Nov. 18, 2024, 8:32 p.m. ET

Arthur Frommer, who expanded the horizons of postwar Americans and virtually invented the low-budget travel industry with his seminal guidebook, “Europe on 5 Dollars a Day: A Guide to Inexpensive Travel,” which introduced millions to an experience once considered the exclusive domain of the wealthy, died on Monday at his home on the Upper West Side of Manhattan. He was 95.

His stepdaughter Tracie Holder confirmed the death, from complications of pneumonia.

Mr. Frommer built an empire of guidebooks, package tours, hotels and other services on the bedrock of his first book, published in 1957, which sold millions of copies in annually updated editions until 2007. (It was “Europe From $95 a Day” by then.)

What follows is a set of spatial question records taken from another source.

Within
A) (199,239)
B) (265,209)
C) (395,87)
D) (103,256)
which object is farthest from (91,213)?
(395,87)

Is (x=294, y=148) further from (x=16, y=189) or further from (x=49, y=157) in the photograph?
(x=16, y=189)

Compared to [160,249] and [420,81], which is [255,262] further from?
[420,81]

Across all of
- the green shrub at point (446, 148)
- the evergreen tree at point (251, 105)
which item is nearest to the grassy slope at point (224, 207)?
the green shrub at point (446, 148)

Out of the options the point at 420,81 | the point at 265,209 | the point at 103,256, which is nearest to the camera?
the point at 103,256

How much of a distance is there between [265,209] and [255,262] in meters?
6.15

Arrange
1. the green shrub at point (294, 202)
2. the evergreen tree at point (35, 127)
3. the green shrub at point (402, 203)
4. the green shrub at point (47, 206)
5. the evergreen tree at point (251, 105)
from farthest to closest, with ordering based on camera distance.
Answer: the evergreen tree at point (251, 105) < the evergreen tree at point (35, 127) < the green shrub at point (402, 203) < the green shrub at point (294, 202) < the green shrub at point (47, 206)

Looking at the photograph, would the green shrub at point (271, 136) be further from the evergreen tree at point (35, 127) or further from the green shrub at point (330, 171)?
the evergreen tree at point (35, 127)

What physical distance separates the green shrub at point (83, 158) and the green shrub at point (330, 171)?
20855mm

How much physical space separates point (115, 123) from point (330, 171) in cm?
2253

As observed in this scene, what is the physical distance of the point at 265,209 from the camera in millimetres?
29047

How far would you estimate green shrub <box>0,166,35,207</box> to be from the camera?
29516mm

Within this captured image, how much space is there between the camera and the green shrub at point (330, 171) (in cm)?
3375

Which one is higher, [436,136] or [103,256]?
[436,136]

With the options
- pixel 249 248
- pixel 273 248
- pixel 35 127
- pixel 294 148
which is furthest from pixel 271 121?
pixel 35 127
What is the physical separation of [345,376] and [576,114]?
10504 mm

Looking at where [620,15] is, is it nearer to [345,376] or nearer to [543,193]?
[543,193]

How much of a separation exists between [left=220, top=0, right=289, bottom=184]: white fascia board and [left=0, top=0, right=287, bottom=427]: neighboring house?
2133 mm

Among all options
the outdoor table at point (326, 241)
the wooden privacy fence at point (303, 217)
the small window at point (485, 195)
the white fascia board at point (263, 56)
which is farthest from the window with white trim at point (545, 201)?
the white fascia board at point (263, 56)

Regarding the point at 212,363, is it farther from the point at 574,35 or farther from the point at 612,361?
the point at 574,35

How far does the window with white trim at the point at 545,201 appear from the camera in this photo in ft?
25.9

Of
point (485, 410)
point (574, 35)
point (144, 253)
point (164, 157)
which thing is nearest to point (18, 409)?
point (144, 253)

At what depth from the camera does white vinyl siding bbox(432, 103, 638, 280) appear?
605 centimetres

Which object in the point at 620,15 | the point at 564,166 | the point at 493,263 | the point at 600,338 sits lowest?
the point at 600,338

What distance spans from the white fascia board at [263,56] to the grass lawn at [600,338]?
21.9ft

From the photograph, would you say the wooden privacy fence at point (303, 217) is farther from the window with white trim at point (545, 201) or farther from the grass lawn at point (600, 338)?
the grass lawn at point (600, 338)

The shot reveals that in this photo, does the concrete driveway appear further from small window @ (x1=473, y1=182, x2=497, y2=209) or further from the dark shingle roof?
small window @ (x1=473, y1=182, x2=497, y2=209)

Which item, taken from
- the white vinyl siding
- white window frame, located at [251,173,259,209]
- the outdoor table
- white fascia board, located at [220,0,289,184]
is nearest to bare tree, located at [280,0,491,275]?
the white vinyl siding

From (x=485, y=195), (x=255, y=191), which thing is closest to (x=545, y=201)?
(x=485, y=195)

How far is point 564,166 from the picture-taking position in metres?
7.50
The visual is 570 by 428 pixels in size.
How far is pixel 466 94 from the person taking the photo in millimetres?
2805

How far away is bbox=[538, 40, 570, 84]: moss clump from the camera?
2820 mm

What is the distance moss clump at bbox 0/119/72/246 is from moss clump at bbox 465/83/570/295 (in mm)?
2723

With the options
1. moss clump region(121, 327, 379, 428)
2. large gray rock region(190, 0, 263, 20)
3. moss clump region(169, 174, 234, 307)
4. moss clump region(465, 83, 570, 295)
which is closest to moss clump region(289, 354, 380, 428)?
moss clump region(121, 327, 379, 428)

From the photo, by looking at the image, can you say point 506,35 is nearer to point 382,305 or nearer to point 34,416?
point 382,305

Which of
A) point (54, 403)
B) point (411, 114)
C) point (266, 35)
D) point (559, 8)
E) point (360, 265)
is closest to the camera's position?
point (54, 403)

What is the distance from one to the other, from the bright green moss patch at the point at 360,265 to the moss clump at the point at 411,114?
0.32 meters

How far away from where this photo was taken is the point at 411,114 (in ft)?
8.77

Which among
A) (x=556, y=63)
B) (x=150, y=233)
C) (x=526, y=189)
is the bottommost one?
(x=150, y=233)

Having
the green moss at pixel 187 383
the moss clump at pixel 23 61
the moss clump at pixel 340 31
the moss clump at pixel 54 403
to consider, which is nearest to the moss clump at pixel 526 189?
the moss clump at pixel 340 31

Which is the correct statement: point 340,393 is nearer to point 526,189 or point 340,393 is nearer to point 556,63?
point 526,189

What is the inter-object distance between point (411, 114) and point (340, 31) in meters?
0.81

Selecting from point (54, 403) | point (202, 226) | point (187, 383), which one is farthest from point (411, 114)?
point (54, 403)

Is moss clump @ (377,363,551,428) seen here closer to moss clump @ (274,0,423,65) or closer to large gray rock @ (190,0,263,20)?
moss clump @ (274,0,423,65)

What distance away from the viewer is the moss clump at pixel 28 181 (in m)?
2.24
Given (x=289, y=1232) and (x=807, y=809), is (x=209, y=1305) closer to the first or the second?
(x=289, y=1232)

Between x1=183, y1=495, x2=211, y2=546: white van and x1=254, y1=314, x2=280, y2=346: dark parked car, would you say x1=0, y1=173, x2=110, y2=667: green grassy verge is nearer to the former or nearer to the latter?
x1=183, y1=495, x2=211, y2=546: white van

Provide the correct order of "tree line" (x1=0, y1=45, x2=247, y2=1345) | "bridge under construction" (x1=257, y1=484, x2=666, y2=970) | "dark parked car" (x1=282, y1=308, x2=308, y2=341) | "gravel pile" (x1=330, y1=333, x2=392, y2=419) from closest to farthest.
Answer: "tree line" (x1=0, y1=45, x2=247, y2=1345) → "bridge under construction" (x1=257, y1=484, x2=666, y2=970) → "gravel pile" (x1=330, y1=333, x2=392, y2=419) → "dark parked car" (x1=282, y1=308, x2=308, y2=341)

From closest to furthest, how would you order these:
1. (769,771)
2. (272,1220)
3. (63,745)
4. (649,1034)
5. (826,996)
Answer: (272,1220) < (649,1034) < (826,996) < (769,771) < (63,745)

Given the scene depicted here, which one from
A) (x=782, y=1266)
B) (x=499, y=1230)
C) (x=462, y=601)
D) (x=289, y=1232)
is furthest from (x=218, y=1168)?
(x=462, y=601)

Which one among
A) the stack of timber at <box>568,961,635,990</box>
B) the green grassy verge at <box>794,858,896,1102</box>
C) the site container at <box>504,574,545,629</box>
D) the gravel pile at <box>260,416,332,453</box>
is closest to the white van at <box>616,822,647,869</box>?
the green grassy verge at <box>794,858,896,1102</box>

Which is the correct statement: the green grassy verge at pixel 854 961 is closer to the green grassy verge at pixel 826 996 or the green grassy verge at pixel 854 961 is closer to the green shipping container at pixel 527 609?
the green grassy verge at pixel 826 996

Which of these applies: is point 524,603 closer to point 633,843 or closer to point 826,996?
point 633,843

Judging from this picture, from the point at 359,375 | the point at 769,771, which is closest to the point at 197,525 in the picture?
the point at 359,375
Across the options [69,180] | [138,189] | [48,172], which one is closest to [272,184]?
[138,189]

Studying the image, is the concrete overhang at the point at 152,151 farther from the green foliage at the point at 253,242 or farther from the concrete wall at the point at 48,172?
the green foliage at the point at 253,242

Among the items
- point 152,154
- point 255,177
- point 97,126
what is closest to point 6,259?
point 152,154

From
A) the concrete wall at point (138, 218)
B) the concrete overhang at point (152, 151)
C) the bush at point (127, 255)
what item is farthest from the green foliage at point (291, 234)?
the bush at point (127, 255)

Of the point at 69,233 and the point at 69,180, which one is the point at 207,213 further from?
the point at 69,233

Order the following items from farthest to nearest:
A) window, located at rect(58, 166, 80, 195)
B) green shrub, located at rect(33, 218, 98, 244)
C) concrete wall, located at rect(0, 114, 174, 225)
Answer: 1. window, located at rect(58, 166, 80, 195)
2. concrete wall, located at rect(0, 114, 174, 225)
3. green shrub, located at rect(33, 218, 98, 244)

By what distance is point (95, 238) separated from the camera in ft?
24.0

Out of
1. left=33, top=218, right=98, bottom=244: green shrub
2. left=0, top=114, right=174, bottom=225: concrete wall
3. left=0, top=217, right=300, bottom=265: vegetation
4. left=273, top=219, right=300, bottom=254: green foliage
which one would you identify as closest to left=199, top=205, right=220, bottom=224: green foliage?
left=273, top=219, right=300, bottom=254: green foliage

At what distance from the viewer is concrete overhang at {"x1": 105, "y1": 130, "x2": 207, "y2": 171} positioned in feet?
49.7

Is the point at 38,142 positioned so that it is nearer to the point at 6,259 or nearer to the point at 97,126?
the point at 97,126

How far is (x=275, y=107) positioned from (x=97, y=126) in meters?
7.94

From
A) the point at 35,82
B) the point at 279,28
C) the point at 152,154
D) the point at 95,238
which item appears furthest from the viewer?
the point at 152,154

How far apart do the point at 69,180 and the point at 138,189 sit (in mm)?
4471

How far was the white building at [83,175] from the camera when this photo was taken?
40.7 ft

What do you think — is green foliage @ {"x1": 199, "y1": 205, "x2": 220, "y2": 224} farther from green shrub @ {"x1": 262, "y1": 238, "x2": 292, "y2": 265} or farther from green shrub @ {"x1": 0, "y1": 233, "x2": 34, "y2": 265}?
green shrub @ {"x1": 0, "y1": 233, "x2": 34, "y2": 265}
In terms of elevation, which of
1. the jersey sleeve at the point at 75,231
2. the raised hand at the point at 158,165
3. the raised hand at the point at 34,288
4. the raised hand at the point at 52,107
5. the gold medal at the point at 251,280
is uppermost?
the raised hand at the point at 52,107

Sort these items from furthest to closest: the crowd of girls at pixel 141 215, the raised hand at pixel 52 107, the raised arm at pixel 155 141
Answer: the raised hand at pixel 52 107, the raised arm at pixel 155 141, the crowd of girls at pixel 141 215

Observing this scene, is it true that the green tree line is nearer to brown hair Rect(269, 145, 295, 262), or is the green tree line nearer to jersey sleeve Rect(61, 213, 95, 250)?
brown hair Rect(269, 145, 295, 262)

His earnest prose, alternately lyrical and artless but always compulsively informative, conveyed a near-missionary zeal for travel and elevated “Frommer’s” from the how-to genre to the kind of book that could change a person’s worldview.

To Mr. Frommer, travel wasn’t just about sightseeing in foreign places; it was about seeing those places on their own terms, removing the membrane that separated them from us. In short, it was about enlightenment. And with the affordability that he could guarantee, it was practically middle-class Americans’ democratic duty, to hear him tell it, to exercise their inalienable right to see London, Paris and Rome.

“This is a book,” he wrote, “for American tourists who a) own no oil wells in Texas, b) are unrelated to the Aga Khan, c) have never struck it rich in Las Vegas and who still want to enjoy a wonderful European vacation.”